Now if I want to specify what exactly separates me from a their kind of socialist, I get into troubles. I would stress I don't want to do away with all competition between economic entities, but from what little I know, even anarcho-syndicalists allow for competition between their autonomous producing communities (tough not an existential one). I would stress many if not most people are ignorant of their class interests when it comes to politics, or indeed that both aspiring for power and following a leader are parts of human nature[+] - but 'agitation' is a really really old keyword for them. I would also stress that I can't accept a moral worldview solely based on human beings, then again Western socialists progressed well beyond the blunt everything-else-is- means-of-production mindset I so hated from our past 'communist' dictature.
Maybe it's just that well-versed enough in their favoured authors to decide?

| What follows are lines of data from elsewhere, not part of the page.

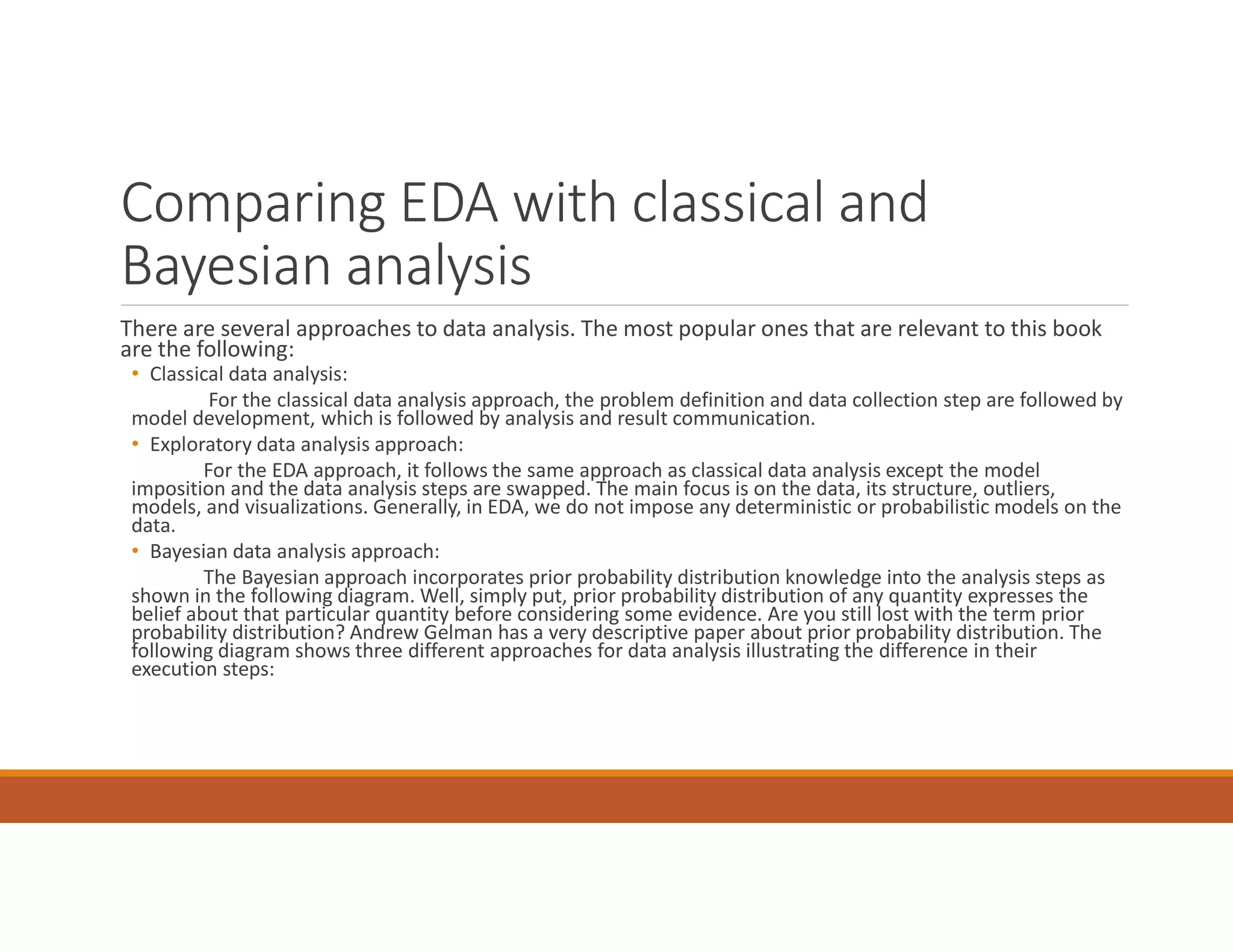 Comparing EDA with classical and Bayesian analysis

There are several approaches to data analysis. The most popular ones that are relevant to this book are the following:

• Classical data analysis:

For the classical data analysis approach, the problem definition and data collection step are followed by model development, which is followed by analysis and result communication.

• Exploratory data analysis approach:

For the EDA approach, it follows the same approach as classical data analysis except the model imposition and the data analysis steps are swapped. The main focus is on the data, its structure, outliers, models, and visualizations. Generally, in EDA, we do not impose any deterministic or probabilistic models on the data.

• Bayesian data analysis approach:

The Bayesian approach incorporates prior probability distribution knowledge into the analysis steps as shown in the following diagram. Well, simply put, prior probability distribution of any quantity expresses the belief about that particular quantity before considering some evidence. Are you still lost with the term prior probability distribution? Andrew Gelman has a very descriptive paper about prior probability distribution. The following diagram shows three different approaches for data analysis illustrating the difference in their execution steps:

Maybe it's something else. Let's get back to the libertarians: there are some eerie parallels between the ideal world of libertarians and communists/socialists. Both imagine the state abolished and replaced reason-based interaction of autonomous units (whether individuals or communes), just one sees the State as the main roadblock to there, the other capitalism/MCM. As mentioned above, the latter allow for competition after all, while the others think a market of rational people would end exploitation.
Strangely enough, the better-versed libertarians don't like corporate capitalism that much either, and there is even this: a pro-free-market attack on neoliberal economics
! And it happens I see a libertarian and a leftist railing against the same politicians for the same idiocies, but where one sees another sign of the State's failure, the other sees another sign that capitalist interests shouldn't have a hand in decisions.
Also, while I'm probably not the only leftist giving more thought to the libertarians' argument that good intentions won't make a decision immune against becoming the source of even greater disaster, some anti-war libertarians could see that even a corrupt UN is better than a bound-loose imperial State.
What this all boils down to is NOT some wishy-washy we're-all-the-same-deep-down New Age mumbo-jumbo, but that some differences are down to perspectives and language
rather than categorical differences. From which follows, for the Left, that when marching separately, it may be wiser to confront libertarians (and others
striking together) in a more nuanced way, it can be worth to listen. (And the Other Side is already trying
(This post was in part inspired by the discussion that followed Robert Lindsay's rant against libertarian economics
, which started with my enthusiastic approval.)[*] Not the hundreds throwing stones, sometimes orchestrated by Berlusconi sometimes not, but the hundreds of thousands protesting and discussing while CNN talking heads dismiss their own field reporters' reports... [BTW, I almost never watch CNN; anyone seen Alessio Vinci on-screen recently?]
[+] To cut through the underlying sillyness of the nature vs. nurture arguments some readers might see implied here: I think these parts of human nature are things to anticipate and sidetrack (nurture changes the effect of nature), rather than either deny them or declare that what is is what should be. For example, imagine if 90% of people would restrict followership to dancing at the tune of some musician or sports games, while they would vote or protest after criticising each alternative (and news source)?